### [Set problem]
In the records below, find the line containing "How far from". Output it and every line after it to the end, unchanged, with no pictures.
## BEGIN
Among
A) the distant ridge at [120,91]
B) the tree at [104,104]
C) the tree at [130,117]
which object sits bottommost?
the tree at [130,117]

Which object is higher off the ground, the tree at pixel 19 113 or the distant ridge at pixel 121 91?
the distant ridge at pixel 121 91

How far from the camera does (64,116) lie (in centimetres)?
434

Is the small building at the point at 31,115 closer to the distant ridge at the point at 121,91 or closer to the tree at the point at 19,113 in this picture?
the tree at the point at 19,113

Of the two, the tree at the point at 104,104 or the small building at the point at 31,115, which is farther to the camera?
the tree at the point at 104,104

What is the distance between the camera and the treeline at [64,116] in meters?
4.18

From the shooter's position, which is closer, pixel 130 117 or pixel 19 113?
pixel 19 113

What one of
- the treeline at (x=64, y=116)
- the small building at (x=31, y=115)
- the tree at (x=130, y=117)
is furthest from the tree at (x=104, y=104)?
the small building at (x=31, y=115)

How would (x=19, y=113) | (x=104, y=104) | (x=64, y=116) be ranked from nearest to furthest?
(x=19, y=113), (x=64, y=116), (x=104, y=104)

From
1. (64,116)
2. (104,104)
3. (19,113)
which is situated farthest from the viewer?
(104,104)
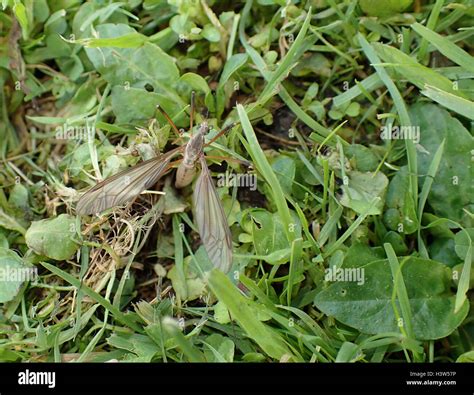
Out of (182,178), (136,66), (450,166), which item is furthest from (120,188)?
(450,166)

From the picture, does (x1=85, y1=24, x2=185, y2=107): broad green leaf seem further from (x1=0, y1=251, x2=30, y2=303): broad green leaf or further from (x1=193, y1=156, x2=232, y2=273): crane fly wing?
(x1=0, y1=251, x2=30, y2=303): broad green leaf

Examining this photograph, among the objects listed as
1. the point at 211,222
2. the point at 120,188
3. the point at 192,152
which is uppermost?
the point at 192,152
## END
### [Expected answer]
How far from the camera does (64,116) lie (in centimetres)?
434

Is the small building at the point at 31,115 closer to the distant ridge at the point at 121,91 or closer to the tree at the point at 19,113 in this picture?
the tree at the point at 19,113

Of the two, the tree at the point at 104,104 or the small building at the point at 31,115, which is farther to the camera?
the tree at the point at 104,104

What is the distance between the camera and the treeline at [64,116] in meters?
4.18

From the shooter's position, which is closer, pixel 130 117 or pixel 19 113?
pixel 19 113

What one of
- the treeline at (x=64, y=116)
- the small building at (x=31, y=115)
- the tree at (x=130, y=117)
is furthest from the tree at (x=104, y=104)?
the small building at (x=31, y=115)

How would (x=19, y=113) | (x=104, y=104) | (x=64, y=116) be ranked from nearest to furthest?
(x=19, y=113), (x=64, y=116), (x=104, y=104)

From
1. (64,116)
2. (104,104)
3. (19,113)
which is situated farthest from the viewer?
(104,104)
Out of (182,178), (136,66), (450,166), which item is furthest from (120,188)?
(450,166)

From the picture, does (x1=85, y1=24, x2=185, y2=107): broad green leaf seem further from (x1=0, y1=251, x2=30, y2=303): broad green leaf or further from (x1=193, y1=156, x2=232, y2=273): crane fly wing?
(x1=0, y1=251, x2=30, y2=303): broad green leaf

Examining this photograph, among the objects listed as
1. the point at 211,222
2. the point at 120,188
3. the point at 192,152
which is uppermost?
the point at 192,152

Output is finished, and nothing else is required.